* Source text *
------------------------------
The Standard C++ library includes generic algorithms for manipulating heaps directly, so, instead of using **partial_sort**, another way to sort a range is by writing:

make_heap(first, last); sort_heap(first, last);

This looks different from

partial_sort(first, last, last);

but it really isn't. In both cases, you're using heap sort; the two forms should have exactly the same speed.

Finally, there's one last "generic" sorting algorithm, inherited from C: **qsort**. I put "generic" in quotes because **qsort** really isn't as generic as **sort**, **stable_sort**, or **partial_sort**. You can't use it to sort objects that have constructors, virtual functions, base classes, or private member variables. C doesn't know about those features; **qsort** assumes it can copy objects bit for bit, which only works with the very simplest of classes. It's also hard to use **qsort** in templates, since you have to pass it a comparison function that takes arguments of type **void***, but that internally knows the exact types of the objects to be sorted.

The C Standard gives no performance guarantees for **qsort**. In cases where **qsort** can be used, however, it usually turns out to be much slower than **sort**. (Largely for the simple reason that **sort**'s interface was designed so that the comparison function could be inlined, and **qsort**'s interface was not.) Except in legacy code, you should avoid **qsort**; **sort** has a simpler and safer interface, it's less restrictive, and it's faster.

### Sorting with Special Containers

I started by discussing generic algorithms, because the basic principle of the Standard C++ library is to decouple things that don't have to be coupled. Algorithms are separate from containers. There's nothing about sorting in the container requirements; you sort a vector by using an algorithm that's separate from **std::vector**:

sort(v.begin(), v.end());

Nevertheless, any complete discussion of sorting in C++ must include containers. Containers in general provide no sorting methods, but some special containers do.
------------------------------
* Entries *
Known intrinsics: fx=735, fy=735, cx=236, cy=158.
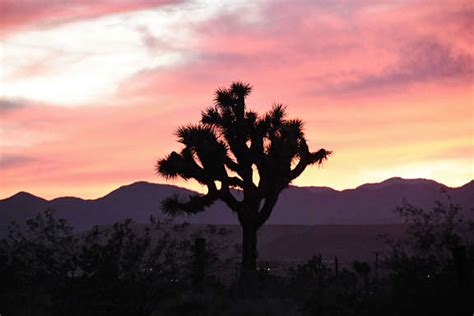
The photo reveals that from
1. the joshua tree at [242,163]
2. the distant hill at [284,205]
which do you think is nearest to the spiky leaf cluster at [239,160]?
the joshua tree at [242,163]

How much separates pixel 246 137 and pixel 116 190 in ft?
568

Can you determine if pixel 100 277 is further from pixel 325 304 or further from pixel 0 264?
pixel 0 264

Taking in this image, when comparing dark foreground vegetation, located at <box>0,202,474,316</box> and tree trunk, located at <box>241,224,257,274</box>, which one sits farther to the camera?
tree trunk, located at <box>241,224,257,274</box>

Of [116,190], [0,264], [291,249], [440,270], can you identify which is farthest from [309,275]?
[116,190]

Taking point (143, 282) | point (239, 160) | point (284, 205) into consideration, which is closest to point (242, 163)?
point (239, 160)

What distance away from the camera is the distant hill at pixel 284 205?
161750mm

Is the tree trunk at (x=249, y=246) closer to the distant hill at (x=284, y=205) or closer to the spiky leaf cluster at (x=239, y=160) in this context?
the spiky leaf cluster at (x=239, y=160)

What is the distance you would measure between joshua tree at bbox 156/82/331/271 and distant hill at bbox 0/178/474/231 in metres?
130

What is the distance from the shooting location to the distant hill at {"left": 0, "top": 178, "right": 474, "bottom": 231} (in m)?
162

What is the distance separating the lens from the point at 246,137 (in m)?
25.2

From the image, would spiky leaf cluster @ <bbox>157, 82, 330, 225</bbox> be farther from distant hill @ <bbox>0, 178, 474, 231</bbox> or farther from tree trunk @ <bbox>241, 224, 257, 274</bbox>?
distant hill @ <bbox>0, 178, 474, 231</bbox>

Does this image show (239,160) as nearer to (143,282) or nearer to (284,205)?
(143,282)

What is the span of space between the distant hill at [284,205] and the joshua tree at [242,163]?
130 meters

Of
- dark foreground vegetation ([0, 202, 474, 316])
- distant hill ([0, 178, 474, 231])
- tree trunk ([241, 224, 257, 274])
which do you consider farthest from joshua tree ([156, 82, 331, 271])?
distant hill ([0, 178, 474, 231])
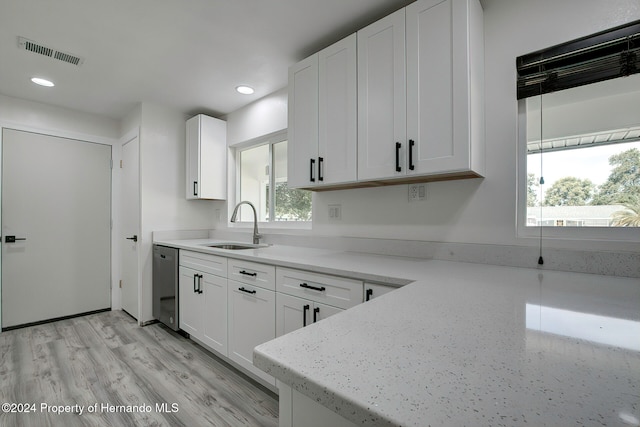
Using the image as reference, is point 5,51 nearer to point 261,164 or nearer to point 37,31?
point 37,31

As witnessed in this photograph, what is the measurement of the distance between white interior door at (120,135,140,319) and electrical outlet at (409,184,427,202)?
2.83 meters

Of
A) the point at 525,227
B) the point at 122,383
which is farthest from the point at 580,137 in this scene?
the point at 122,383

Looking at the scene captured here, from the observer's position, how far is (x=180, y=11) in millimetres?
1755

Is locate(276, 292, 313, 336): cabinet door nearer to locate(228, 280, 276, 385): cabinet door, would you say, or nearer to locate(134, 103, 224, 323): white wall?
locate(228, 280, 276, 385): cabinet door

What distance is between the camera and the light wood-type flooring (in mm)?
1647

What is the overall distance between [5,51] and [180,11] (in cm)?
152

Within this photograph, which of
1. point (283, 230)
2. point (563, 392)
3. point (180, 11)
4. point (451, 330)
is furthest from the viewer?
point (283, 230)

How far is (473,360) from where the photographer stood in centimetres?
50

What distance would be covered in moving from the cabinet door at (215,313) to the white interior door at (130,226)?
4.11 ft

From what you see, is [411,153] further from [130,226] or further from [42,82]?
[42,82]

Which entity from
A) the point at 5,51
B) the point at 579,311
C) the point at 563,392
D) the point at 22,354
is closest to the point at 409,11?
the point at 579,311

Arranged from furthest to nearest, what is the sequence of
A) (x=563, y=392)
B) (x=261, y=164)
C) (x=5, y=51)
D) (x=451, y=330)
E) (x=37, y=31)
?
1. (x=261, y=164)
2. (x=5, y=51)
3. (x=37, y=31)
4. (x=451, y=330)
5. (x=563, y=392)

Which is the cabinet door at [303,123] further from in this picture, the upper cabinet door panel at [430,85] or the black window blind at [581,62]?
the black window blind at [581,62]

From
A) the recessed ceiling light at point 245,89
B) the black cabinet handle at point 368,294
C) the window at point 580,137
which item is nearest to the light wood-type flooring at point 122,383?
------------------------------
* Exercise goal *
Please write out the C++ sorting text above word for word, from its first sentence to its last.

* Correct response *
The Standard C++ library includes generic algorithms for manipulating heaps directly, so, instead of using **partial_sort**, another way to sort a range is by writing:

make_heap(first, last); sort_heap(first, last);

This looks different from

partial_sort(first, last, last);

but it really isn't. In both cases, you're using heap sort; the two forms should have exactly the same speed.

Finally, there's one last "generic" sorting algorithm, inherited from C: **qsort**. I put "generic" in quotes because **qsort** really isn't as generic as **sort**, **stable_sort**, or **partial_sort**. You can't use it to sort objects that have constructors, virtual functions, base classes, or private member variables. C doesn't know about those features; **qsort** assumes it can copy objects bit for bit, which only works with the very simplest of classes. It's also hard to use **qsort** in templates, since you have to pass it a comparison function that takes arguments of type **void***, but that internally knows the exact types of the objects to be sorted.

The C Standard gives no performance guarantees for **qsort**. In cases where **qsort** can be used, however, it usually turns out to be much slower than **sort**. (Largely for the simple reason that **sort**'s interface was designed so that the comparison function could be inlined, and **qsort**'s interface was not.) Except in legacy code, you should avoid **qsort**; **sort** has a simpler and safer interface, it's less restrictive, and it's faster.

### Sorting with Special Containers

I started by discussing generic algorithms, because the basic principle of the Standard C++ library is to decouple things that don't have to be coupled. Algorithms are separate from containers. There's nothing about sorting in the container requirements; you sort a vector by using an algorithm that's separate from **std::vector**:

sort(v.begin(), v.end());

Nevertheless, any complete discussion of sorting in C++ must include containers. Containers in general provide no sorting methods, but some special containers do.